Q3 adjusted EBITDA of $181 million, up 28% year-over-year, representing an adjusted EBITDA margin of 29% (Guidance was $135-150 mln)

Revenue Breakdown

Advertising revenue totaled $545 million, an increase of 6% y/y.

Mobile advertising revenue was 90% of total advertising revenue.

Data licensing and other revenue totaled $71 million, an increase of 26% y/y.

U.S. revenue totaled $374 million, an increase of 1% y/y
International revenue totaled $242 million, an increase of 21% y/y

User Metrics

Total ad engagements were up 91% y/y
Cost per engagement (CPE) was down 44% y/y
Average monthly active users (MAUs) were 317 million for Q3, up 3% year-over-year and compared to 313 million in the previous quarter.

----

_REQUIREMENTS_
• a. Copy the stretch of the quarterly earnings summary from "Advertising revenue totaled" through "the previous quarter." word for word.
• b. Translate this sentence from the quarterly earnings summary into Spanish: "Advertising revenue totaled $545 million, an increase of 6% y/y."

Collection entries
----

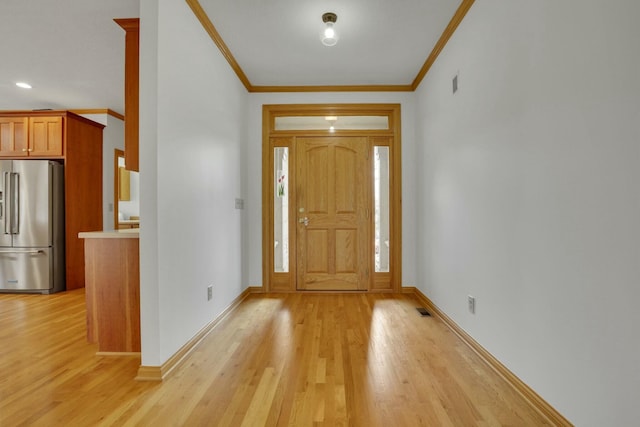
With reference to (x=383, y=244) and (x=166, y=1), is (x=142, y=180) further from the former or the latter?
(x=383, y=244)

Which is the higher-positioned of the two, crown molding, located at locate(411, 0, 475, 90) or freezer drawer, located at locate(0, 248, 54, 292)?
crown molding, located at locate(411, 0, 475, 90)

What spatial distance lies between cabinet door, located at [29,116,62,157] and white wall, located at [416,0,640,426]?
16.4 ft

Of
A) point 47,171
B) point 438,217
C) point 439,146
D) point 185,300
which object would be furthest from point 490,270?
point 47,171

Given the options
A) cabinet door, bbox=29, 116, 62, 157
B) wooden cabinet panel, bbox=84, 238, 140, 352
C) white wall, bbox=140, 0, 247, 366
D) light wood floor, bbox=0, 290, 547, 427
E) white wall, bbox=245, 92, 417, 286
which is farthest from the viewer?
cabinet door, bbox=29, 116, 62, 157

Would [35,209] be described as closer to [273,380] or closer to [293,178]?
[293,178]

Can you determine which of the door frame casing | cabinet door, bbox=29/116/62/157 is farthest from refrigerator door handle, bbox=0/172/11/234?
the door frame casing

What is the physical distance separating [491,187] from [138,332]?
2.63m

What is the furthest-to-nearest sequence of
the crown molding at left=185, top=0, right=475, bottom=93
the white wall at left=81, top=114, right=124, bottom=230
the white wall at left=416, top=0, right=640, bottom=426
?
the white wall at left=81, top=114, right=124, bottom=230 → the crown molding at left=185, top=0, right=475, bottom=93 → the white wall at left=416, top=0, right=640, bottom=426

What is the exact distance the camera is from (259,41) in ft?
10.1

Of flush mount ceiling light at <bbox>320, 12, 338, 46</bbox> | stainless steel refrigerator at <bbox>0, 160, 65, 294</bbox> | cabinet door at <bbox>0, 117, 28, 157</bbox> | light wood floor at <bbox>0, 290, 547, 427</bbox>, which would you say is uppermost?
flush mount ceiling light at <bbox>320, 12, 338, 46</bbox>

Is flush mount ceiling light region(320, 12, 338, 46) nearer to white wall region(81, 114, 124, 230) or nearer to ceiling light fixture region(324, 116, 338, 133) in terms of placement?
ceiling light fixture region(324, 116, 338, 133)

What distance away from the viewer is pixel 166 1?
2.10m

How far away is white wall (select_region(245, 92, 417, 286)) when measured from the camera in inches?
164

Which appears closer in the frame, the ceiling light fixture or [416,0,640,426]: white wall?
[416,0,640,426]: white wall
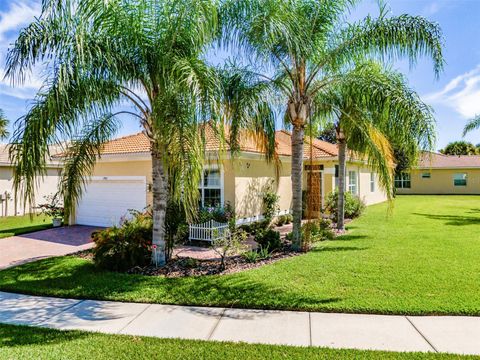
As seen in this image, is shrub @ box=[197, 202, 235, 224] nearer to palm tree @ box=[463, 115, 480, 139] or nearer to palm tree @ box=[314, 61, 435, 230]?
palm tree @ box=[314, 61, 435, 230]

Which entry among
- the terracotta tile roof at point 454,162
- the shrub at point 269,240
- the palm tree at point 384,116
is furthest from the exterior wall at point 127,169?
the terracotta tile roof at point 454,162

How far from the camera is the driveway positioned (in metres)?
10.8

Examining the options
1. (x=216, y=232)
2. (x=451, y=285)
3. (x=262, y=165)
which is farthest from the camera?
(x=262, y=165)

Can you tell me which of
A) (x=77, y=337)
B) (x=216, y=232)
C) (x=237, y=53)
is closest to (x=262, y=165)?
(x=216, y=232)

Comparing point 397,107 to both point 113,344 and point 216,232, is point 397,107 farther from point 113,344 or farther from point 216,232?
point 113,344

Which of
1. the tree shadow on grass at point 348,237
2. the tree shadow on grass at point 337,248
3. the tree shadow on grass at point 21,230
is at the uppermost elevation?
the tree shadow on grass at point 21,230

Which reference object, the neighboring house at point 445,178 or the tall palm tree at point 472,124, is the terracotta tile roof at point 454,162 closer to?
the neighboring house at point 445,178

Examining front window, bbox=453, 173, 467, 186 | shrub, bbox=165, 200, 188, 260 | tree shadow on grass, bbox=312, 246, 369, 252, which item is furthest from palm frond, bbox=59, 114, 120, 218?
front window, bbox=453, 173, 467, 186

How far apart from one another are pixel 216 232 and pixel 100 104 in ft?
20.9

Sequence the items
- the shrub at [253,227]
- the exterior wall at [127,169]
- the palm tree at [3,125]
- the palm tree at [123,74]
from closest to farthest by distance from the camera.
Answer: the palm tree at [123,74], the shrub at [253,227], the exterior wall at [127,169], the palm tree at [3,125]

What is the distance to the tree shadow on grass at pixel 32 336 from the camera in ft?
16.5

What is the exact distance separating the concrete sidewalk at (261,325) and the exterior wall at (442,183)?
1458 inches

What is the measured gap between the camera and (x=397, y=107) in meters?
8.73

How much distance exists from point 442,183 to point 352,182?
2233cm
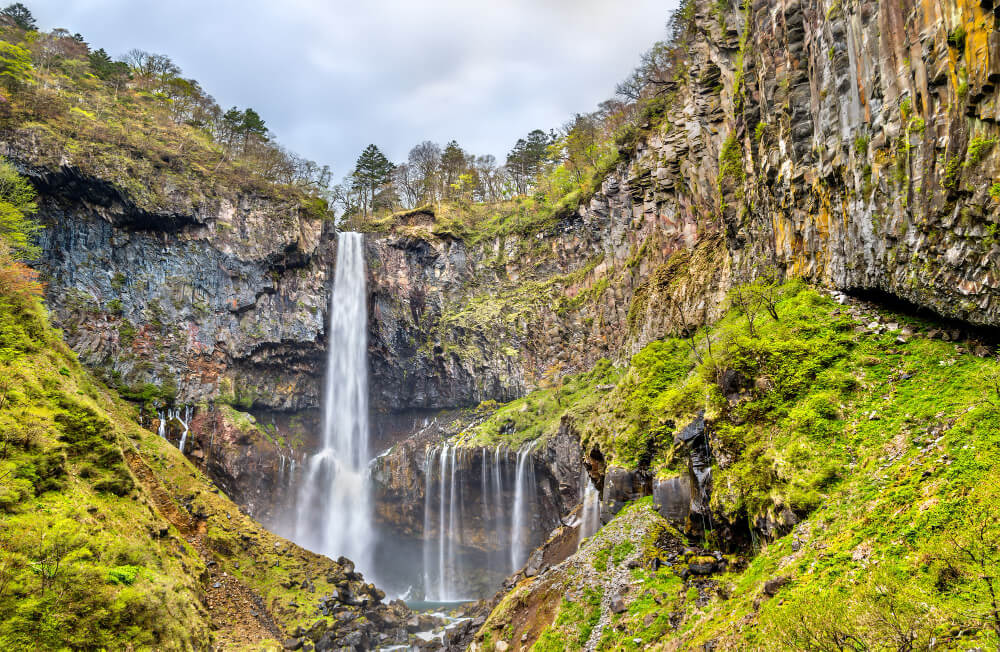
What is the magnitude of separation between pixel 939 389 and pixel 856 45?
26.4 feet

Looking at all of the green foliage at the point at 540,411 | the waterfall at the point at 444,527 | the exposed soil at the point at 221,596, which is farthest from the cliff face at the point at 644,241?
the exposed soil at the point at 221,596

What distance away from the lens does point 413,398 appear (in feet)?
151

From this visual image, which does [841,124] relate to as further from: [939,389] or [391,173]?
[391,173]

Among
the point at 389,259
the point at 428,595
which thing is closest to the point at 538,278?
the point at 389,259

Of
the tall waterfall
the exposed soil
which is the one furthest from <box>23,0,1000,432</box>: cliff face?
the exposed soil

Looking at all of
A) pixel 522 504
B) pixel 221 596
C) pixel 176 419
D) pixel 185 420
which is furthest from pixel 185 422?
pixel 522 504

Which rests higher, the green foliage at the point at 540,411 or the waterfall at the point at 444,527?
the green foliage at the point at 540,411

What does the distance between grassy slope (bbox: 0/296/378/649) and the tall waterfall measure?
57.8 feet

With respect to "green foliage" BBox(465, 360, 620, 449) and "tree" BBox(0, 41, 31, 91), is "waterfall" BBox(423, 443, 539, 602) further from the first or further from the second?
"tree" BBox(0, 41, 31, 91)

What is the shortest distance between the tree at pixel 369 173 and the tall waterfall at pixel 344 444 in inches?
420

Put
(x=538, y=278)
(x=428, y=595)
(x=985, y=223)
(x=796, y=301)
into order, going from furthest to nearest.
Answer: (x=538, y=278) < (x=428, y=595) < (x=796, y=301) < (x=985, y=223)

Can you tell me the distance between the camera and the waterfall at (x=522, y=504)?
33.5m

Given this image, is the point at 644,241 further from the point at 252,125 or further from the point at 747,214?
the point at 252,125

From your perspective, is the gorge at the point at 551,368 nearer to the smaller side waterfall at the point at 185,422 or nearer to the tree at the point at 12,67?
the smaller side waterfall at the point at 185,422
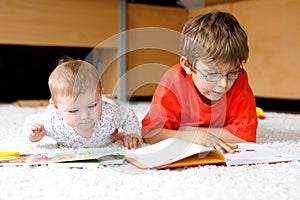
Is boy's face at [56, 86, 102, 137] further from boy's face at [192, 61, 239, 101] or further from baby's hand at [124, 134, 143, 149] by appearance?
boy's face at [192, 61, 239, 101]

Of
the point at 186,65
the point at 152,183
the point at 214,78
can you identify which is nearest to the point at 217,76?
the point at 214,78

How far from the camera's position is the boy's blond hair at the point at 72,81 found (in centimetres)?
90

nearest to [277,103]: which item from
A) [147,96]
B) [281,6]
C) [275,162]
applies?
[281,6]

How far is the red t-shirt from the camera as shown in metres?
1.06

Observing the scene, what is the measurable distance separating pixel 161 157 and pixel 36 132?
33 centimetres

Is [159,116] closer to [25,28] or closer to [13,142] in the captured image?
[13,142]

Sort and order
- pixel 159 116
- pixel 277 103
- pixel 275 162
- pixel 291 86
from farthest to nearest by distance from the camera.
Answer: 1. pixel 277 103
2. pixel 291 86
3. pixel 159 116
4. pixel 275 162

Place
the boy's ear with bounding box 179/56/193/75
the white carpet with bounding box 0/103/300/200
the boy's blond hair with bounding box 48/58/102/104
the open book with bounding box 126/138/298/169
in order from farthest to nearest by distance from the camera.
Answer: the boy's ear with bounding box 179/56/193/75 < the boy's blond hair with bounding box 48/58/102/104 < the open book with bounding box 126/138/298/169 < the white carpet with bounding box 0/103/300/200

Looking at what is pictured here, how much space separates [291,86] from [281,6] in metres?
0.36

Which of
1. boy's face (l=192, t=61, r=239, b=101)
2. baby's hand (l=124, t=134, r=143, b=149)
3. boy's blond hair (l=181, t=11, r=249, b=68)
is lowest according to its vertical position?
baby's hand (l=124, t=134, r=143, b=149)

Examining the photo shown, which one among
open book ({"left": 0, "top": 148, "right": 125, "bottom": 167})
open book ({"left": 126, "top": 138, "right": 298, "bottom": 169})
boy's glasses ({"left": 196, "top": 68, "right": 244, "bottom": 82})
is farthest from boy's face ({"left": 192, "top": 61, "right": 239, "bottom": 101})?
open book ({"left": 0, "top": 148, "right": 125, "bottom": 167})

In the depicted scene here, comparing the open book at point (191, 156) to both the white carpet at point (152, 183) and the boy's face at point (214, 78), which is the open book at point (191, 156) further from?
the boy's face at point (214, 78)

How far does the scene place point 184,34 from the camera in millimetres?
1077

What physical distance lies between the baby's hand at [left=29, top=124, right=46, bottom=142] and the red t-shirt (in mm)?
257
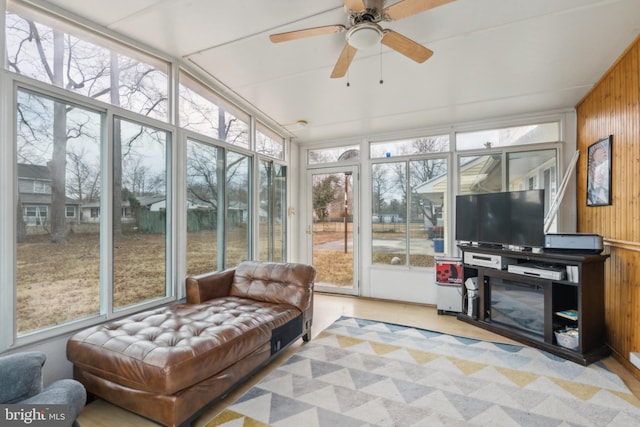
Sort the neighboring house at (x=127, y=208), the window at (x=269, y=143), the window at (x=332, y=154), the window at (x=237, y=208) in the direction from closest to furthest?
the neighboring house at (x=127, y=208), the window at (x=237, y=208), the window at (x=269, y=143), the window at (x=332, y=154)

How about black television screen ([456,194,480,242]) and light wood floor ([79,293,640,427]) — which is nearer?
light wood floor ([79,293,640,427])

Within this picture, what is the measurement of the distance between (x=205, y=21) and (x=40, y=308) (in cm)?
236

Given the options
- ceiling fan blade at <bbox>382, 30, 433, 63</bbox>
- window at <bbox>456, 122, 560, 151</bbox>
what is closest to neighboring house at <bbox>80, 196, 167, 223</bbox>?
ceiling fan blade at <bbox>382, 30, 433, 63</bbox>

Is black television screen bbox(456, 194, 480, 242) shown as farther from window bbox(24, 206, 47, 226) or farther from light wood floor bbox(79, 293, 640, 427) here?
Answer: window bbox(24, 206, 47, 226)

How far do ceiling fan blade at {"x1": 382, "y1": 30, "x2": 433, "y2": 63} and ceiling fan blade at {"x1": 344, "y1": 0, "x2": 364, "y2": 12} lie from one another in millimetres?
224

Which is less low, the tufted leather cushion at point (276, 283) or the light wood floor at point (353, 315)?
the tufted leather cushion at point (276, 283)

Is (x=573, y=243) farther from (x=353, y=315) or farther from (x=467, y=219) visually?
(x=353, y=315)

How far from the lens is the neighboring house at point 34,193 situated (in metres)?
1.88

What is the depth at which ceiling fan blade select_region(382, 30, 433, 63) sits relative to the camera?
188 centimetres

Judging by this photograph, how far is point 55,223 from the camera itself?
6.70ft

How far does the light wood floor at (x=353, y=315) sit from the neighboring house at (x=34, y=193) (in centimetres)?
130

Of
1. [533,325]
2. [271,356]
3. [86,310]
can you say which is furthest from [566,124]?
[86,310]

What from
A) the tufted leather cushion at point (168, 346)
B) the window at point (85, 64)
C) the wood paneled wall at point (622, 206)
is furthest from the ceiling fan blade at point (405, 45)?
the tufted leather cushion at point (168, 346)

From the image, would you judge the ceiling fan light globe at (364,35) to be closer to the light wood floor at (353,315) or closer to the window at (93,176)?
the window at (93,176)
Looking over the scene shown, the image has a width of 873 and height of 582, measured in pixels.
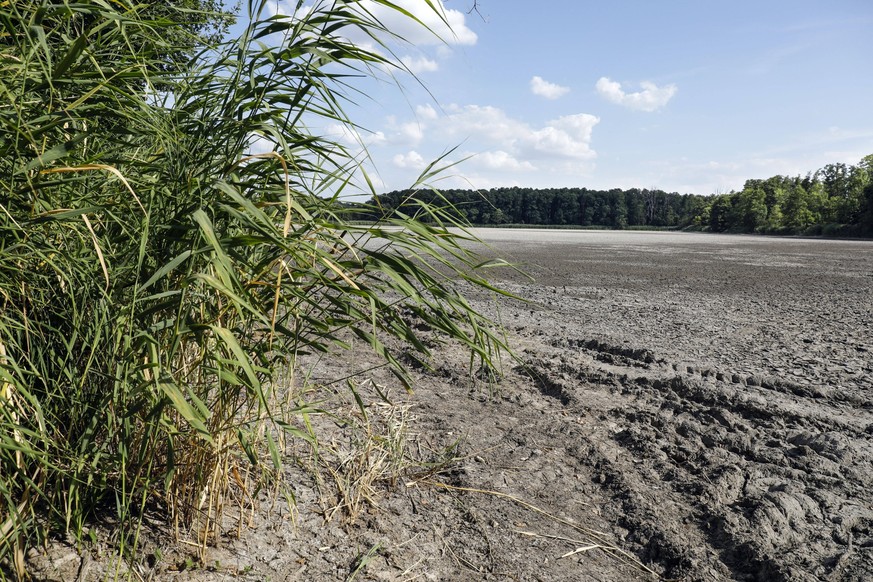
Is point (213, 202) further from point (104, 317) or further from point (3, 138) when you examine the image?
point (3, 138)

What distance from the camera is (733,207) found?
7575 cm

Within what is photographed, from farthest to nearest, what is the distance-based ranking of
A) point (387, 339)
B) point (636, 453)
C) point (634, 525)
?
point (387, 339)
point (636, 453)
point (634, 525)

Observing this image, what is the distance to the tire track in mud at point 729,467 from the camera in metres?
2.44

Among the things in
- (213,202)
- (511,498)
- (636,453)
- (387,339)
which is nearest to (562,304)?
(387,339)

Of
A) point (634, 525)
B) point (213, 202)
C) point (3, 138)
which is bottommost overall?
point (634, 525)

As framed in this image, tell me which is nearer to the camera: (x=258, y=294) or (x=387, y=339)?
(x=258, y=294)

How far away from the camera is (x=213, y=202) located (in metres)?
1.54

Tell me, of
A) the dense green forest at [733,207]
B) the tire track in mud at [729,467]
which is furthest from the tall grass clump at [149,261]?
the dense green forest at [733,207]

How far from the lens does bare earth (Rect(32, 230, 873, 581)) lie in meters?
2.24

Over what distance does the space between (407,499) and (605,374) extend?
2623 millimetres

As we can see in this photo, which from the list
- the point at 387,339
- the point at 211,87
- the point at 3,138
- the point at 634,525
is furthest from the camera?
the point at 387,339

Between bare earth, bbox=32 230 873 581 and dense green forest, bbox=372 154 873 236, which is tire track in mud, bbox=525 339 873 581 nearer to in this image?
bare earth, bbox=32 230 873 581

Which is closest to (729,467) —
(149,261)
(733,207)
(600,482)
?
(600,482)

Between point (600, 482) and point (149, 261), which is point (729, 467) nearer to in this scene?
point (600, 482)
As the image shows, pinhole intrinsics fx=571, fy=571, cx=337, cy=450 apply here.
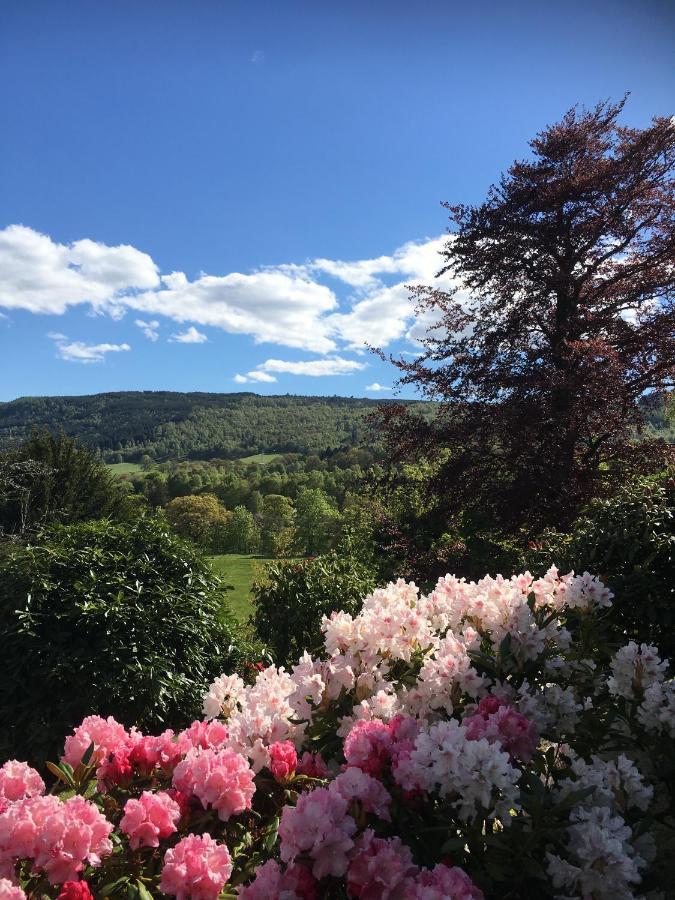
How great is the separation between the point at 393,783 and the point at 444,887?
1.45 ft

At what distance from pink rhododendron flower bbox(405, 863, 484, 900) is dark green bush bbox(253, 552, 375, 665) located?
4.87m

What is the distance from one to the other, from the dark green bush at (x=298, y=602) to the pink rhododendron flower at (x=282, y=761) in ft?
14.3

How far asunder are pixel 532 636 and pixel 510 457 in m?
5.13

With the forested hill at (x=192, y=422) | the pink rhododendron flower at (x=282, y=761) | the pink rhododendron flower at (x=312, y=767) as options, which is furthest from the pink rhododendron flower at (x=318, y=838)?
the forested hill at (x=192, y=422)

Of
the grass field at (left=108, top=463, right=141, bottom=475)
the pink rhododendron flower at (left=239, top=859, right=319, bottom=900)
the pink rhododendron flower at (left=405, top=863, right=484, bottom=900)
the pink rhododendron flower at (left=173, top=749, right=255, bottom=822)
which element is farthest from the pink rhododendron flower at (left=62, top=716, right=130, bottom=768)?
the grass field at (left=108, top=463, right=141, bottom=475)

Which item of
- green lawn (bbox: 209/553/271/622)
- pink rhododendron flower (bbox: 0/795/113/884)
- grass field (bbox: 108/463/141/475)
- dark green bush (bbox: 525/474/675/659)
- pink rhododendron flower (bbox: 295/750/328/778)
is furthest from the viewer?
grass field (bbox: 108/463/141/475)

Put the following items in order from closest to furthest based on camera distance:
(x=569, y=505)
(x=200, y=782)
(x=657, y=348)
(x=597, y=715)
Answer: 1. (x=200, y=782)
2. (x=597, y=715)
3. (x=569, y=505)
4. (x=657, y=348)

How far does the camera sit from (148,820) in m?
1.79

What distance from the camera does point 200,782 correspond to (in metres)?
1.92

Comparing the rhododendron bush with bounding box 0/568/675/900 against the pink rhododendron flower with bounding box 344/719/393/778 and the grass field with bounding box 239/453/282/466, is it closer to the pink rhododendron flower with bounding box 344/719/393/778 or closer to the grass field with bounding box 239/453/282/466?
the pink rhododendron flower with bounding box 344/719/393/778

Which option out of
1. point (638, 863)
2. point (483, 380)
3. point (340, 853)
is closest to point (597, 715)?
point (638, 863)

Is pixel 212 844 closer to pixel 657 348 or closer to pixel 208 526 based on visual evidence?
pixel 657 348

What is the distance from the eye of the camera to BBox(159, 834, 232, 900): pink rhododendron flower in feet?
5.27

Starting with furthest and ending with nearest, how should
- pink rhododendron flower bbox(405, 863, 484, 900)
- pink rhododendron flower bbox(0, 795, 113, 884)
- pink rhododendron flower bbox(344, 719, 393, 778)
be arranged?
1. pink rhododendron flower bbox(344, 719, 393, 778)
2. pink rhododendron flower bbox(0, 795, 113, 884)
3. pink rhododendron flower bbox(405, 863, 484, 900)
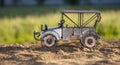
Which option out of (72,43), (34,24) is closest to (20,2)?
(34,24)

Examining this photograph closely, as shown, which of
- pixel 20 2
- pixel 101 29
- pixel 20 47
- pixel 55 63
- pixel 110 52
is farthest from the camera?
pixel 20 2

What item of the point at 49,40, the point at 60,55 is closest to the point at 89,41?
the point at 49,40

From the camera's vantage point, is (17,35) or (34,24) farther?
(34,24)

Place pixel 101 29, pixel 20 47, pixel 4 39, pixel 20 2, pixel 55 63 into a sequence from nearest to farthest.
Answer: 1. pixel 55 63
2. pixel 20 47
3. pixel 4 39
4. pixel 101 29
5. pixel 20 2

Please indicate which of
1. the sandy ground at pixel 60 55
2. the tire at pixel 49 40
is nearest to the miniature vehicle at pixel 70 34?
the tire at pixel 49 40

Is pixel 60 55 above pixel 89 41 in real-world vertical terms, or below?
below

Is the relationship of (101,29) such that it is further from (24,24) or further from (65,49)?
(65,49)

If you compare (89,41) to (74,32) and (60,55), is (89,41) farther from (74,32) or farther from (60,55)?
(60,55)

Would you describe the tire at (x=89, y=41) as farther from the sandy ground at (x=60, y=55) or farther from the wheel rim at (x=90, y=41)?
the sandy ground at (x=60, y=55)
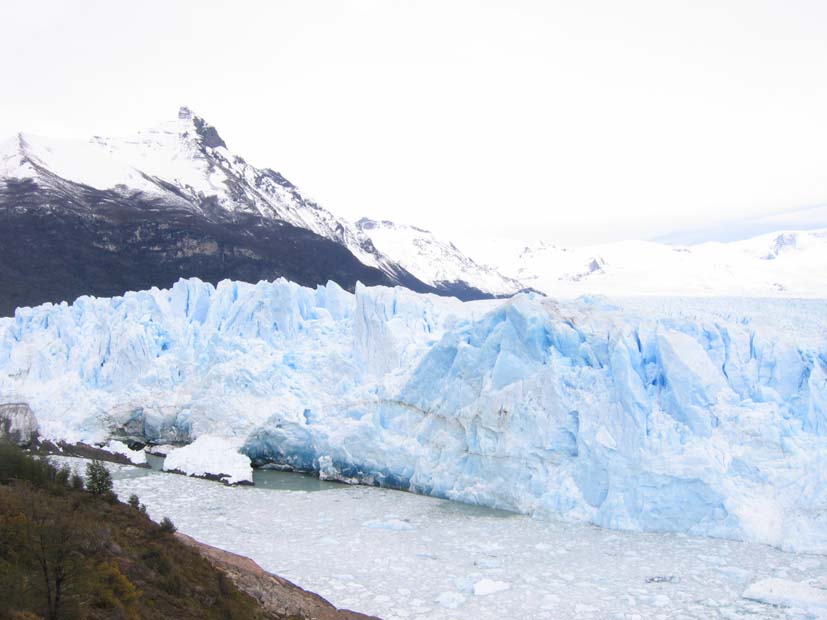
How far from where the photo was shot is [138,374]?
57.7ft

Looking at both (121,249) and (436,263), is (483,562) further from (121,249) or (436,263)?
(436,263)

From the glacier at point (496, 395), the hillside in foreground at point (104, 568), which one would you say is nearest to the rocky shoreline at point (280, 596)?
the hillside in foreground at point (104, 568)

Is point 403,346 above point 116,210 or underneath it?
underneath

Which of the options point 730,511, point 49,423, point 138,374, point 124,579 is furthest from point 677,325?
point 49,423

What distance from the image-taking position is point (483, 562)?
9.37m

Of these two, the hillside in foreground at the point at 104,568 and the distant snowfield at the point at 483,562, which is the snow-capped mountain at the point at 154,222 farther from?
the hillside in foreground at the point at 104,568

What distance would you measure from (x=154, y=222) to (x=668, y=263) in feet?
255

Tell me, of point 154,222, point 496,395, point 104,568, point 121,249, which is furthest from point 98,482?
point 154,222

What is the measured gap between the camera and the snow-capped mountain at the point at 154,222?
148 ft

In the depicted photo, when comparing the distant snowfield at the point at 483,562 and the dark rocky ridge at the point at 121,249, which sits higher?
the dark rocky ridge at the point at 121,249

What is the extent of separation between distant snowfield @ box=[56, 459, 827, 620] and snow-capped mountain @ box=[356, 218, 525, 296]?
68384 mm

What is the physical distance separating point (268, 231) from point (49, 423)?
46.4m

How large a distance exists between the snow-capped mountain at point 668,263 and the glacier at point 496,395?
194ft

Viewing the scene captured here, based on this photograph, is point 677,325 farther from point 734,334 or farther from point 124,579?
point 124,579
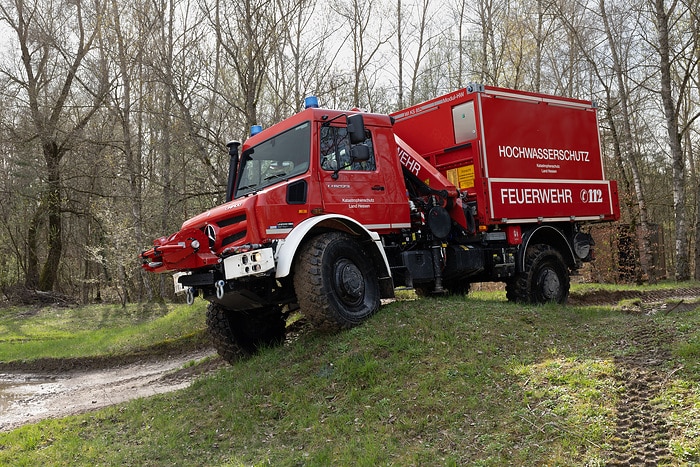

----

_SOLUTIONS TO THE PROBLEMS_
• a.
Advertising revenue totaled $545 million, an increase of 6% y/y.

Mobile advertising revenue was 90% of total advertising revenue.

Data licensing and other revenue totaled $71 million, an increase of 26% y/y.

U.S. revenue totaled $374 million, an increase of 1% y/y
International revenue totaled $242 million, an increase of 21% y/y

User Metrics

Total ad engagements were up 91% y/y
Cost per engagement (CPE) was down 44% y/y
Average monthly active users (MAUs) were 317 million for Q3, up 3% year-over-year and compared to 313 million in the previous quarter.

• b. Los ingresos por publicidad sumaron 545 millones de dólares, un aumento del 6 % interanual.